### So You Think You'd Like to be a Planet

Suppose, for example, that you are one of those 100 nanometer sized particles of rocky materials that populate the galaxy as a result of Supernovae and other major Stellar events. It's lonely out there in the cosmic void, so you would like to get together with friends to form a planet. How does one go about this?

First thing is, you've got to hang where the cool crowd does - in a large, cool (say 10 C above absolute zero), cloud of gas and dust. There's usually a bunch of them around the plane of the disc of any respectable spiral galaxy. You and your cloud may need a little push to get started - a nearby supernova or a density wave in the spiral galaxy, for example, but once your local cloud is gravitationally bound, you're on your way.
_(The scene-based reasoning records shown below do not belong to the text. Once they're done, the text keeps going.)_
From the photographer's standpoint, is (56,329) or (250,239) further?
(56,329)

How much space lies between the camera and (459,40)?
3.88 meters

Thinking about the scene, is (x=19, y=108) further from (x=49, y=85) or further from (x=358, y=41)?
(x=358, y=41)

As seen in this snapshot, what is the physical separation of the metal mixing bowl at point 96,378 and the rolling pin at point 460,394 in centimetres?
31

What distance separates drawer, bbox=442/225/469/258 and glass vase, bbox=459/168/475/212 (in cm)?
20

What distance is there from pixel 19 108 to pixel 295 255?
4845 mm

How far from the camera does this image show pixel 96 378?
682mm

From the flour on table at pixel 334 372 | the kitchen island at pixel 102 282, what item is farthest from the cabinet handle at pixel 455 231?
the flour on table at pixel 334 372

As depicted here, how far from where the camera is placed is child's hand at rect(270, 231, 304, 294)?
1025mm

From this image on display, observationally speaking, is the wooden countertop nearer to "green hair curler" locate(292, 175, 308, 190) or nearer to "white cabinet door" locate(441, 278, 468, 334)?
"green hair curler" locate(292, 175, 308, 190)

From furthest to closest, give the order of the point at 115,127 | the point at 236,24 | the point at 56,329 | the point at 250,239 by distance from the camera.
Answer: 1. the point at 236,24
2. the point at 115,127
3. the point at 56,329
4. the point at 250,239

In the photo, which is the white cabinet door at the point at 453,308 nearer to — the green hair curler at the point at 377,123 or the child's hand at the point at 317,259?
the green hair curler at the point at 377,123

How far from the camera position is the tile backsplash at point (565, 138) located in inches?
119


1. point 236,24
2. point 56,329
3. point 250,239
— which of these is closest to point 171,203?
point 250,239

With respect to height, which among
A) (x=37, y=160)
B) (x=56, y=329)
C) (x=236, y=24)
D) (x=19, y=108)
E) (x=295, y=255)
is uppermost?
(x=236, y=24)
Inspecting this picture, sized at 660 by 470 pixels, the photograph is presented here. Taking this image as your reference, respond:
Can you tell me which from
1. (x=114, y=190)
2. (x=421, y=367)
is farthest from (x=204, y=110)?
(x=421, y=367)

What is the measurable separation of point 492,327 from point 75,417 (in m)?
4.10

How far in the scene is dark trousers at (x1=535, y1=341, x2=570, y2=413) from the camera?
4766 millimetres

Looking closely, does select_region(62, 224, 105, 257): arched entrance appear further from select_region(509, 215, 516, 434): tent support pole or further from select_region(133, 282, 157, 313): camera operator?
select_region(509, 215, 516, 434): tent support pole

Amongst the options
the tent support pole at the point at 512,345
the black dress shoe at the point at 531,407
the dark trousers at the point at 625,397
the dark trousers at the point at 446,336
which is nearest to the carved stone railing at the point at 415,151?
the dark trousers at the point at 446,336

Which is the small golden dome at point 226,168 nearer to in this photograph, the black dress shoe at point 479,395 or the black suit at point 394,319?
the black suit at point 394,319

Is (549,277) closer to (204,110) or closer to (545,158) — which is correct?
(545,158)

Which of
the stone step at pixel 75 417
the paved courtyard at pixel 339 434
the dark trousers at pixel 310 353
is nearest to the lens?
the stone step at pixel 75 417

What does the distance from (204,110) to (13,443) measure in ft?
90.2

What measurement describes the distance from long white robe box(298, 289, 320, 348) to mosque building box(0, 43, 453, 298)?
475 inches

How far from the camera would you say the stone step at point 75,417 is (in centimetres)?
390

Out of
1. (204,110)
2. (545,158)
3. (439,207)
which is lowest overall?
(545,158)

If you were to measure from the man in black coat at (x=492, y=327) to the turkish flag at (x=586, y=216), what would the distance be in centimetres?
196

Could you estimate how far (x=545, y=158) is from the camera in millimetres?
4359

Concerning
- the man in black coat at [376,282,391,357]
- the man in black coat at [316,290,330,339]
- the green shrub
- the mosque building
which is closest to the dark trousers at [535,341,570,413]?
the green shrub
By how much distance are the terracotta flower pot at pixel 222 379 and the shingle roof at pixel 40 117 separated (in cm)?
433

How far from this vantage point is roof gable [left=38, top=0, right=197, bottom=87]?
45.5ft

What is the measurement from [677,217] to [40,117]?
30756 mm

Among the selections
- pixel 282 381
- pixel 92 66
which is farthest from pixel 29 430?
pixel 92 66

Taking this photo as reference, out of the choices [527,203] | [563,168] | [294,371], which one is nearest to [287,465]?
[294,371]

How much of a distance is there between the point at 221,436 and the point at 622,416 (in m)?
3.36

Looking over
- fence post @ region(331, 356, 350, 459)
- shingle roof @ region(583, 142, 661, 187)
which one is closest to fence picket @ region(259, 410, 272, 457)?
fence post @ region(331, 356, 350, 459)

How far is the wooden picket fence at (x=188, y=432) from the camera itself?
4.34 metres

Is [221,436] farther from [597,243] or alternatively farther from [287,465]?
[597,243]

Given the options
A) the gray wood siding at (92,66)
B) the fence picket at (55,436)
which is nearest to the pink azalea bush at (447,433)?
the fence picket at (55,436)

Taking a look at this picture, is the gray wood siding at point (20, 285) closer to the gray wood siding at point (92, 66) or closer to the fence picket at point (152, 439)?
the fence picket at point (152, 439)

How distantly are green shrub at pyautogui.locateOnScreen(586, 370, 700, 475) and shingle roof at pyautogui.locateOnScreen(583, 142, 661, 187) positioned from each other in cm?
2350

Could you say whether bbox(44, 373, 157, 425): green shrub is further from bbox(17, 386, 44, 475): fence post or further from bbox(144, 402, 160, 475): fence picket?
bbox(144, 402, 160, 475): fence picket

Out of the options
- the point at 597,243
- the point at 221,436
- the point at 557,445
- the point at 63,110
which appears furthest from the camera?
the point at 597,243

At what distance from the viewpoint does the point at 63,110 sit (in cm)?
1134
Once the cloud starts contracting, it begins to break up into small pieces. It's important at this point to stay in the thick of things, since the early stars get the gas - and dust. Be cool though, and hang on to some of your angular momentum, otherwise you just get sucked into the star and re-vaporized. At this point, you and your homies will be circulating about the protostar, with a lot of bumping and jostling which will circularize and flatten your orbits.

At this point, the trick is for you and your posse to stick together. Gravity can't do that job for you yet, though the combined gravity of zillions of little particles can help you all clump into a rough disc, so actual sticking has to depend on chemical forces between surfaces. How big do the lumps have to get for gravity to start to be important?
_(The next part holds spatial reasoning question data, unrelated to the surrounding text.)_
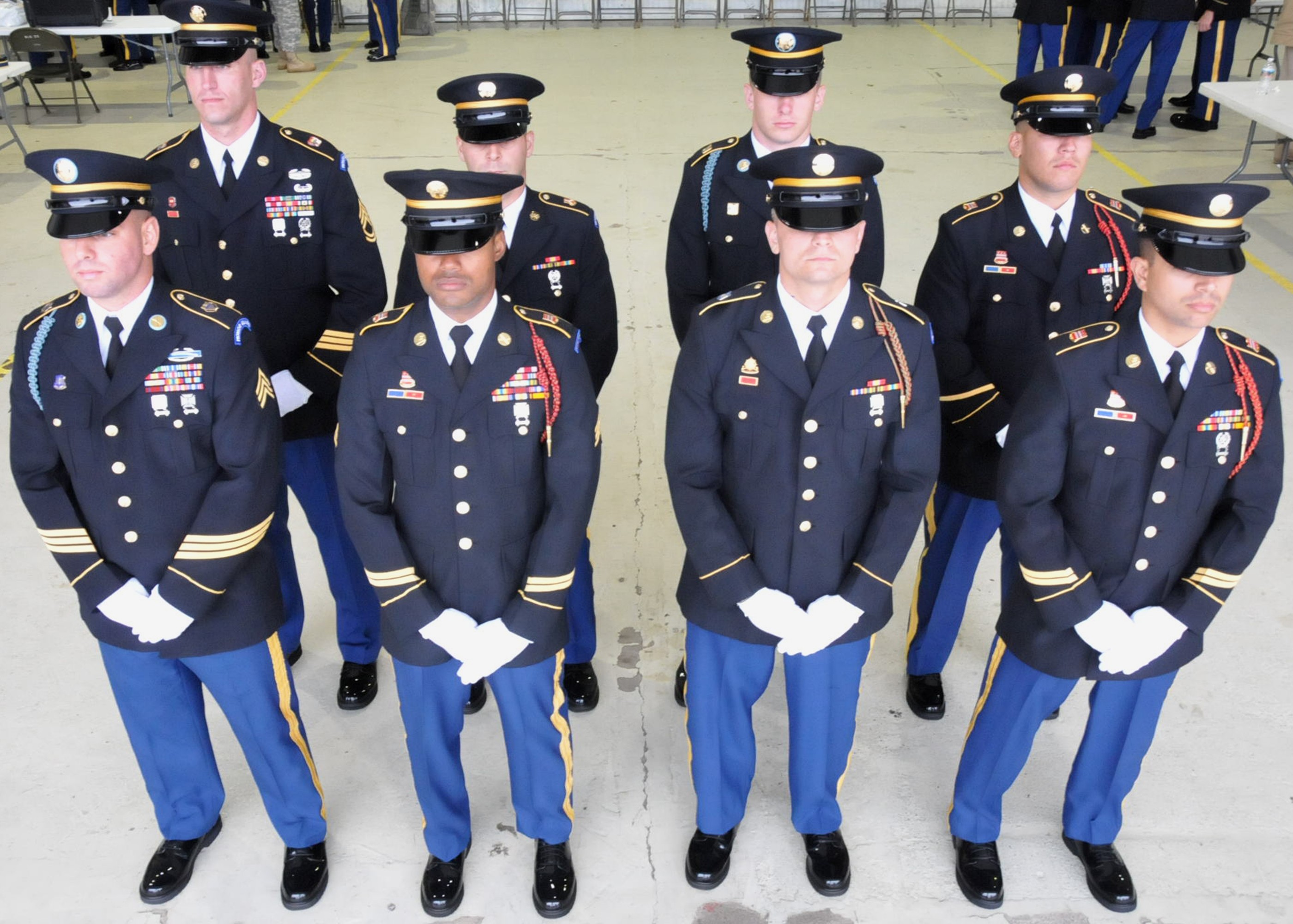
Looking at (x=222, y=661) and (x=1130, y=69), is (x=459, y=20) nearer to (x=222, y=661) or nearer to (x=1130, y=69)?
(x=1130, y=69)

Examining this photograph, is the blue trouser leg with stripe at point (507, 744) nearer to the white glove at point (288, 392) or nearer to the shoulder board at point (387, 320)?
the shoulder board at point (387, 320)

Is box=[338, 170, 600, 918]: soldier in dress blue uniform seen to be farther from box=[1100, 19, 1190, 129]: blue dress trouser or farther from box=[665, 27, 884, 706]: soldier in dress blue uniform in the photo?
box=[1100, 19, 1190, 129]: blue dress trouser

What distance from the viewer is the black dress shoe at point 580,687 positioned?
142 inches

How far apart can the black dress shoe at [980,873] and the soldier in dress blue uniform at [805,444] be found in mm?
595

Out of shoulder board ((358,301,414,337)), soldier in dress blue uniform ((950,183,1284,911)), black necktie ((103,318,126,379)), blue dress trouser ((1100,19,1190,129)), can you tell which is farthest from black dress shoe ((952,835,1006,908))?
blue dress trouser ((1100,19,1190,129))

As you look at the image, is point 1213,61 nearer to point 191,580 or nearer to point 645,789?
point 645,789

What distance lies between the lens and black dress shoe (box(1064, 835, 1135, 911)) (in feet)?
9.50

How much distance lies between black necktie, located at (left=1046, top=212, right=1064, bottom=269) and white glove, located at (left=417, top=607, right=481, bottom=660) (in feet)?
6.10

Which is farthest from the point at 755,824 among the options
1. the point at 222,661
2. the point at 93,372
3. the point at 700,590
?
the point at 93,372

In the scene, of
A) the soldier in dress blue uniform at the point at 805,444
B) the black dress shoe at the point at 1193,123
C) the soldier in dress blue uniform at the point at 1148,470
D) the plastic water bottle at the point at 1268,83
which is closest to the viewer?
the soldier in dress blue uniform at the point at 1148,470

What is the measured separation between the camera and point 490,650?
2.62 m

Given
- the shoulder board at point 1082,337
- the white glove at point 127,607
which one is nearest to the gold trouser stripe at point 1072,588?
the shoulder board at point 1082,337

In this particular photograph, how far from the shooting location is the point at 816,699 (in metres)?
2.82

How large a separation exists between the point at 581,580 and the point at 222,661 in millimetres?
1127
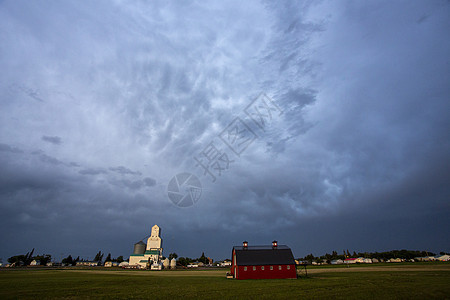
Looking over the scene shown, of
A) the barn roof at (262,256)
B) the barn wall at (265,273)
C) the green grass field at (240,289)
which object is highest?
the barn roof at (262,256)

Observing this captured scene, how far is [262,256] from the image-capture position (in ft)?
154

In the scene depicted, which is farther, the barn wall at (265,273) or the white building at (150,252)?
the white building at (150,252)

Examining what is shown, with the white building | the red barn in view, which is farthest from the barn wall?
the white building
Consider a sphere that has grown to 1 cm in radius - you and a few million-quadrillion other dust grains lumped together, maybe. The surface gravity of your little ball is given by G*M/r^2, where M = 4*pi*rho*r^3/3 where rho is the density. G = 6.67 x 10^-8 in cgs units, so if we assume rho = 1 g/cm^3, the density of water, surface gravity becomes about 2.8 x 10^-7 cm*s^-2. Note also, that for constant density, surface gravity scales with radius, so for an Earth sized planet of radius 6.4 x 10^8 cm, surface gravity would be 178 cm/s^2. Earth is about 5.5 times as dense as our hypothetical planet, so it's surface gravity is about 5.5 times as large, or 980 cm/s^2.
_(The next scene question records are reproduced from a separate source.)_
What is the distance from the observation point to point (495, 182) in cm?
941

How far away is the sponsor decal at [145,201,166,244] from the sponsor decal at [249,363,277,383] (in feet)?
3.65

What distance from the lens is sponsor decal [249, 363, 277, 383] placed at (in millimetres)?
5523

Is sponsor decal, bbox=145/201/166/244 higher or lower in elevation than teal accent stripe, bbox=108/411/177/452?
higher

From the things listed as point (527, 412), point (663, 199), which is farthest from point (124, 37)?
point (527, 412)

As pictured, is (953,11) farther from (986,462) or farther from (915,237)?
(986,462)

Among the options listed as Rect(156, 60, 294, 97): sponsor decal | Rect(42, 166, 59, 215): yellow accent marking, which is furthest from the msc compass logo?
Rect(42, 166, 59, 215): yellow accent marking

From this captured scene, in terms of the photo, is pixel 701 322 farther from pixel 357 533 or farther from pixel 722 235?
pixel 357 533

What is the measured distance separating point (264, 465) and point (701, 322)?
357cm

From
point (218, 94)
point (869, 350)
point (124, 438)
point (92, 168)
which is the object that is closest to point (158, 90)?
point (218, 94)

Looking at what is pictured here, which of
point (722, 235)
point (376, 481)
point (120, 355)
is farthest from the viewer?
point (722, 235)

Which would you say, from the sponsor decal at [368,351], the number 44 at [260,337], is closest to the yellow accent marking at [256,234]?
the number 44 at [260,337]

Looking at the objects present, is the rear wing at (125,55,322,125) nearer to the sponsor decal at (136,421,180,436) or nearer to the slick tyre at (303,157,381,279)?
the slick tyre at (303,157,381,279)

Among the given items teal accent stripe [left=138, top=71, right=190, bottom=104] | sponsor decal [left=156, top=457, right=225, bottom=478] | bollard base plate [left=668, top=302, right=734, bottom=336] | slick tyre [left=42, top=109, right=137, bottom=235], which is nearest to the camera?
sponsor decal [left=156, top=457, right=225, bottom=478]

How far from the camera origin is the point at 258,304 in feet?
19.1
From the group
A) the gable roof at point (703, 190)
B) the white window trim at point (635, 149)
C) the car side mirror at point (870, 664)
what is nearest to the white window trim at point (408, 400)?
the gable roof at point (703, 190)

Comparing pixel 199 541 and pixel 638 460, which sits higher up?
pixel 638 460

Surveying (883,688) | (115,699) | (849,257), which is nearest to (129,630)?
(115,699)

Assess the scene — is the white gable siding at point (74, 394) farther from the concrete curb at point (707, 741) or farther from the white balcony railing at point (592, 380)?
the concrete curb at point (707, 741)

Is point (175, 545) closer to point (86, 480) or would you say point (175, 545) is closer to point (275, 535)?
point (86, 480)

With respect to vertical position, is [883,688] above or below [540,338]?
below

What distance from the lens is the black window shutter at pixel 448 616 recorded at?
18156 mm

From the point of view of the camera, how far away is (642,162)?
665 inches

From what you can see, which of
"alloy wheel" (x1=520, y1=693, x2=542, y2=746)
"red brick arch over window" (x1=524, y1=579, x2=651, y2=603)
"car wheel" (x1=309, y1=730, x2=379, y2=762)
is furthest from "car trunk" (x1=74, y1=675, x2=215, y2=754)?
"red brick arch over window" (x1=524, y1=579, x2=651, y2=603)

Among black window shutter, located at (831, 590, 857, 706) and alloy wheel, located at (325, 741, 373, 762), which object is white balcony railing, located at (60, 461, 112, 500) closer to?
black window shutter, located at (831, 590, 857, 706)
Another interesting parameter for you and your fellow dust grains is the escape velocity at the surface, given by Sqrt(2*G*M/r). For our 1 cm radius dust ball, it works out to about 7.5 x 10^-4 cm/s. Note that it too scales like radius, but only like the square root of density. Clearly that's a small speed, even by snail standards - so gravity isn't really any help at that scale. By the time you get to Earth size and density, though, the numbers get kind of big, 11.2 km/s.

How about a stadium sized fluffy rock of 100 meter (10^4 cm) radius? Escape velocity is still small - 7.5 cm/s, and you could definitely jump off. Scale that up to 10 km, and escape velocity becomes 7.5 m/s, and you would need to be fairly athletic to make the leap out of the gravitational field, so gravity is now a major player.